I was somewhat distraught for most of the day over the breakup with T; going through the whole routine of asking myself if I was making a mistake by letting him go so easily, asking myself if maybe we were making a mistake. When thoughts of T. would dissipate my head would turn to the reorganizaton at work, and whether I should go to london, and whether I should get surgery, and thoughts concerning a childhood friend of mine who recently came clean with some sad, potentially life-threatening news. Ultimately it would all funnel back to T.
Are we making a mistake?
I took an early lunch break and actually ran on the treadmill for the first time in ages. I RAN. It was awesome, but not enough to expend what I wanted to get out.
Towards the end of the day I was feeling rather sad, and worked up, and not wanting to come home because I didn't want to sit in my room and count the hours till it was bed time, wondering if he would call and knowing he wouldn't. At about 630 I left work and walked down to Chinatown, bought a pack of ciggies on the way, and wandered through the ailes of H&M once I'd gotten there, all with a furious sense of purpose. No thinking. No dwelling. No asking myself questions I already know the answers to.
Are we making a mistake?
After I was done with H&M I started walking towards the MCI Center, thinking that the GAP or Benetton might provide more distraction. On the way saw the St. Patrick Church on G, and thought to myself that I'd always liked the way that church looked. Apoptygma Bezerk was playing in my mp3 player.
I'm waiting for the sign
have to leave this place behind
Where no one knows my name
And later we'll come down
We'll both break down and cry our last good bye
With no purpose at the moment beyond killing time, I thought that I should check it out and walked into the church. There was a mass in session, so i wandered off to a little side corridor, where there was a marble fountain for holy water. I walked up to it, intending to make the sign of the cross, but it was empty.
One of the things i particularly like about the catholic ritual; Of course it would be empty.
The priest was talking about how it's every person's duty as a Christian to make themselves pleasing to the eyes of the Father; I've never been too keen on the idea that God sees us as dirty little creatures,
maggots, if you will, so i quickly tuned the priest out and sat on a little bench, and just tried to soak in the quiet that always seems to emanate from marble and archways.

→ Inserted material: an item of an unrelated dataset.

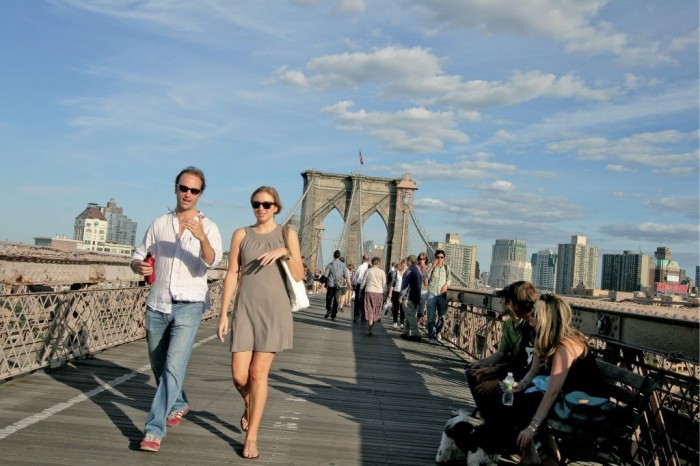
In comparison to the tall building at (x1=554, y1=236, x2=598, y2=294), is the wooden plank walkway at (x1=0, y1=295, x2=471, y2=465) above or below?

So i sat there, mulling things over and looking at the arched ceiling. I took a deep breath in and closed my eyes, leaning back against the cool wall. "Ok, dude." I thought. "What should I do here?"
I opened my eyes, stared at the stained glass window, a picture of Jesus standing in some water. All of a sudden the priest's voice pushed forward from the recesses of my mind that I'd relagated it to, right out front for me to hear: "Being young and single is the greatest gift that God can give you."
Startled, I took note of the sermon for a second. A couple sentences about how people far too often rush into marriage because they think that it's the appropriate time, trying to force themselves into being something they're not, when really, it's the single people who have free reign to make the most impact in the name of the Lord, or something like that. Then he said it again, and once again, the sentence pushed to the front of my head.
"Being young and single is the greatest gift that God can give you."
I started to laugh. "Well. I guess I know what I should do then, huh, big guy?"
I stood up smiling. As I walked away i felt so unbelievably light, and happy, and loved; all the angst about the T. situation just melted away, suddenly seeming like little more than childish self-indulgence. By the time I called
aniika and told her the story, I was literally giggling as I walked down the street. I giggled to myself and danced on the metro platform.
I just felt ridiculously happy, and bebopped in my seat to my music all the way home.